人の成果を我が物にしたり剽窃したりしたことはない。
どんなに結果が出なくて泥の中でもがく苦しみを味わおうが、それは研究者として守るべき一線。
けれど。同じ研究室の仲間が自分を遠巻きにしているのは分かっている。ノートや日誌の共有は嫌な顔をされる。
…今日はとうとうスヴェンにさえ。
(いいえ、私が自意識過剰になって被害妄想に陥っているだけよ)
途端に新たな涙がぼたぼた溢れ出してくる。今度は自己嫌悪。キリがない。
ついでに皆が自分を何と呼んでいるか、といった諸々の余計な澱が降り積もっていく。こういったことに思考を明け渡してはいけないのだけど、自分はずるずると地の底に引きずり込まれてしまう質なのだ。張りつめるほどに削れ、とがった気持ちの先っぽが、今にも折れそうな危うい音を立てた。

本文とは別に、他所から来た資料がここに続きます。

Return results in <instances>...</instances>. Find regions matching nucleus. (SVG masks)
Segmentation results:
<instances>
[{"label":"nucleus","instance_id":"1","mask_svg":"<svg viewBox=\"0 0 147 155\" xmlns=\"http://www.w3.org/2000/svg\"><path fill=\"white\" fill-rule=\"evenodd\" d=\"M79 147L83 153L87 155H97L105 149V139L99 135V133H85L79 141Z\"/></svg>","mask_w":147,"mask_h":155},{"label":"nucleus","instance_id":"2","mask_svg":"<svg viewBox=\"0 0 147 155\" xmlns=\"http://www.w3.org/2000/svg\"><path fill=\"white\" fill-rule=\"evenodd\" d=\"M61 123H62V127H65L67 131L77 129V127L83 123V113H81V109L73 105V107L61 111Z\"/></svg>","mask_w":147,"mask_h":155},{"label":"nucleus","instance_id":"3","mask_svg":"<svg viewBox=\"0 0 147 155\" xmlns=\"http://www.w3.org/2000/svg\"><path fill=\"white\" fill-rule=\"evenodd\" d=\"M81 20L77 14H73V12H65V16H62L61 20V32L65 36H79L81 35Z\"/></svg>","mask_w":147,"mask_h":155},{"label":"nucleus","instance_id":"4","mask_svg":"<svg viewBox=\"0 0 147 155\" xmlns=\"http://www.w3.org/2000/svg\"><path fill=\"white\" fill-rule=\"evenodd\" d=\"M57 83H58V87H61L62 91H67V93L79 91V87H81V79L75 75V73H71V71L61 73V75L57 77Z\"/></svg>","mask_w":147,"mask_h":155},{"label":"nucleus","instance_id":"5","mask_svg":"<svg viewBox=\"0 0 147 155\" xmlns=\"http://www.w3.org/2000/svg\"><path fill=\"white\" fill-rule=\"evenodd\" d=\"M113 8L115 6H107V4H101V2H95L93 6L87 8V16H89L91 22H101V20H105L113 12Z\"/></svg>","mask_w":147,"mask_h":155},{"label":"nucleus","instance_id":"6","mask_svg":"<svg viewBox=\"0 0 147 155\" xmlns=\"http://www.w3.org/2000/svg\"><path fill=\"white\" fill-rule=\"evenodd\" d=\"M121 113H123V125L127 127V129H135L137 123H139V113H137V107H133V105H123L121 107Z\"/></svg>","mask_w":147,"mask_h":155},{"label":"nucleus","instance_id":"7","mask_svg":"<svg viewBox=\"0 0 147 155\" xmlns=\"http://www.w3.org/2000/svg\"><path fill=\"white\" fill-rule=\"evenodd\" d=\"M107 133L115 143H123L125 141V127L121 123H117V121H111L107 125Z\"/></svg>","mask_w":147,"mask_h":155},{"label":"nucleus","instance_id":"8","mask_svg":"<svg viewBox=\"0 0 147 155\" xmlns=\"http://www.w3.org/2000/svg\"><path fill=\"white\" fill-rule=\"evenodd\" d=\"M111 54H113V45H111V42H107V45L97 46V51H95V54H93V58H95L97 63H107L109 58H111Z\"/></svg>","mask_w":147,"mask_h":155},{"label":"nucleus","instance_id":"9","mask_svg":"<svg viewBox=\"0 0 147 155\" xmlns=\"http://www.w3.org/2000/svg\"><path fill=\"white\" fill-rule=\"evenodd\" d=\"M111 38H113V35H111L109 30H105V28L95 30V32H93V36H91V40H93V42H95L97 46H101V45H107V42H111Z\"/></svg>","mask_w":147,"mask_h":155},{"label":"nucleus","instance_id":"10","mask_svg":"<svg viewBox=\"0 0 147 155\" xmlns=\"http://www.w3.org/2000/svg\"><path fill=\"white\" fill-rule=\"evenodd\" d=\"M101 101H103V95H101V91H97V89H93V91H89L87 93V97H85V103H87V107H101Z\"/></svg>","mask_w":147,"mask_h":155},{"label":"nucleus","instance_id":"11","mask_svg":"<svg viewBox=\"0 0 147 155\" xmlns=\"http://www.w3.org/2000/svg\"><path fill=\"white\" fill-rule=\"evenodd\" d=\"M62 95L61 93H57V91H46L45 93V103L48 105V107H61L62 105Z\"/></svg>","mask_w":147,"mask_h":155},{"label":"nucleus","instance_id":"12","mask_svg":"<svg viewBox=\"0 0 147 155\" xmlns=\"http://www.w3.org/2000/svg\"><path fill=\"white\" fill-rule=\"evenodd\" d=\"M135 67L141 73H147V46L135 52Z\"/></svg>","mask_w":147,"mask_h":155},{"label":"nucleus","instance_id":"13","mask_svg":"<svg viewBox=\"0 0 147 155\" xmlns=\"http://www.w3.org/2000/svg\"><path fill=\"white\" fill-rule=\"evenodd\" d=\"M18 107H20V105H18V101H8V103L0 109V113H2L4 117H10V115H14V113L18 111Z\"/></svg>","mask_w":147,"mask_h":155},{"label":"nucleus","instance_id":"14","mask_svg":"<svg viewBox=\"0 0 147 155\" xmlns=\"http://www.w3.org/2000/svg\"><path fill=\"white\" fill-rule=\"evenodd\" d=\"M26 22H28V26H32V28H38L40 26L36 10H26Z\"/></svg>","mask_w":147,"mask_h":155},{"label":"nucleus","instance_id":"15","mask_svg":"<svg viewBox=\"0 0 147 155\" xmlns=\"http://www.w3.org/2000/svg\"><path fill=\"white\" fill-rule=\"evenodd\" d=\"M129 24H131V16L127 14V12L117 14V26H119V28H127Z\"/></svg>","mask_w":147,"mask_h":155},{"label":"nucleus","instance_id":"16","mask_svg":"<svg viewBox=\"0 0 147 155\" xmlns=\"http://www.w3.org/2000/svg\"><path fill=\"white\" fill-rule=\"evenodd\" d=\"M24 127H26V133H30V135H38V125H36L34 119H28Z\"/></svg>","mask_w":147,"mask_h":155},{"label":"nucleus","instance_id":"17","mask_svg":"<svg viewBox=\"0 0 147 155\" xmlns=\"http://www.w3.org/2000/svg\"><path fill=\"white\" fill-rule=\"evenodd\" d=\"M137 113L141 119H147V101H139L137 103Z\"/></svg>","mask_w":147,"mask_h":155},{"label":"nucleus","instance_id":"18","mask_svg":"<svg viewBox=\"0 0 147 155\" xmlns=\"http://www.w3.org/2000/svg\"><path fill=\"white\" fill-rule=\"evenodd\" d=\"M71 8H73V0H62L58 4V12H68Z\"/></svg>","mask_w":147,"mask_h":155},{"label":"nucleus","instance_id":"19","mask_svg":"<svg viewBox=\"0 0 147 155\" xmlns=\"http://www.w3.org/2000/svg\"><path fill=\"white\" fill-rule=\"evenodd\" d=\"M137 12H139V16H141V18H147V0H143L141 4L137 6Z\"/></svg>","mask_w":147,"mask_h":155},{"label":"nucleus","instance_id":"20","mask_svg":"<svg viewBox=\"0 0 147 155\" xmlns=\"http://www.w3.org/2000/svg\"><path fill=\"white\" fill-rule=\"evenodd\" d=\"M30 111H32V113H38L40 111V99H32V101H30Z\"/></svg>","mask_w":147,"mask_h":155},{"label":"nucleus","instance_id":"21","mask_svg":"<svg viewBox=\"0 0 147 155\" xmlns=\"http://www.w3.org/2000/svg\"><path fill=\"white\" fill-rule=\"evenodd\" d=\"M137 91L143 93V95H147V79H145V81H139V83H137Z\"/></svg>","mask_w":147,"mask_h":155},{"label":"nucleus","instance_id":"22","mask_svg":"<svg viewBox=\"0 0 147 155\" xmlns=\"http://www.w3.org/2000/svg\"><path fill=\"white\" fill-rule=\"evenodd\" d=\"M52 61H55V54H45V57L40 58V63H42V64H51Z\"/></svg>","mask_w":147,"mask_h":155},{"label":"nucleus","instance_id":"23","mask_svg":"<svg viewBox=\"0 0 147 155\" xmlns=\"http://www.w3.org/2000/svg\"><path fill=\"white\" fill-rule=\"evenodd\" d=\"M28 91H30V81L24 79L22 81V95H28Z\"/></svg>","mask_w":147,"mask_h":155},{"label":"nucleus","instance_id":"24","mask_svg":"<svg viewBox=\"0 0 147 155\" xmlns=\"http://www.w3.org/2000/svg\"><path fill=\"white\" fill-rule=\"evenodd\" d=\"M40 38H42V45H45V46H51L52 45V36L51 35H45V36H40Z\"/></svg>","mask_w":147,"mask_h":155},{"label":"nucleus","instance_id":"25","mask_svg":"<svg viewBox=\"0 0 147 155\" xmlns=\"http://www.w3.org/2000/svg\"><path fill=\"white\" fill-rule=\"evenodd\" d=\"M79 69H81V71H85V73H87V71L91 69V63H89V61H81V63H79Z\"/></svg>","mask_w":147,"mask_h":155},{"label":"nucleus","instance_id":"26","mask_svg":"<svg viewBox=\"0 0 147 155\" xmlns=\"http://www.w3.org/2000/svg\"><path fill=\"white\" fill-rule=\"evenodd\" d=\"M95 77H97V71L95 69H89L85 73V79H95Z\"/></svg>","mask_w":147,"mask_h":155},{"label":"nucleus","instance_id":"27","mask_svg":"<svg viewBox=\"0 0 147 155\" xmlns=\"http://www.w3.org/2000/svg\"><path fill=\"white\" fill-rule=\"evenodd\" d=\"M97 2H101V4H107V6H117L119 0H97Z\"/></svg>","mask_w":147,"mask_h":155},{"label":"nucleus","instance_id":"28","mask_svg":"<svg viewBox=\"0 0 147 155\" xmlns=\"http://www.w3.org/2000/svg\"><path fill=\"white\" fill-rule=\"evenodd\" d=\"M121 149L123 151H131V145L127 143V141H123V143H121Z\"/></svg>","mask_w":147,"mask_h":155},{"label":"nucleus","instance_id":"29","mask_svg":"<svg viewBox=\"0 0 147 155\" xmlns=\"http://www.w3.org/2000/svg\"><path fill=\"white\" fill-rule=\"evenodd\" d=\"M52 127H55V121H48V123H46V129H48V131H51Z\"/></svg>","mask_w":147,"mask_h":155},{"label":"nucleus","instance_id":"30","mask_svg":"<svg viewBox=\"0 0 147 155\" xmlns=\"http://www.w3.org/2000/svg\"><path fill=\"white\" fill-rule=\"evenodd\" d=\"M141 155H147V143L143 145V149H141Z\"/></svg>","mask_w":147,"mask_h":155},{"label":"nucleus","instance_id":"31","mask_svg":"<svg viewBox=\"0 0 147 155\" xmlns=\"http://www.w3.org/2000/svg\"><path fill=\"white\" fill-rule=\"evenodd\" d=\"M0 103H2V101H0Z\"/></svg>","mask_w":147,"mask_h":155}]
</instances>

どれほどの嗚咽を漏らしただろうか、視界に黒い靴が映りこんだ。ひとりだと思っていた世界に入ってきた誰か。
彼女と同じか、少し大きいくらいのサイズ。続く華奢な足首はすっぽりと真っ黒なズボンで覆われている。シャツも夜色だ。涙にぼやけた目を襟元まで登らせてから、彼女はぎこちなくまた俯いた。人の眼を見据えるのはいつからか苦手になった。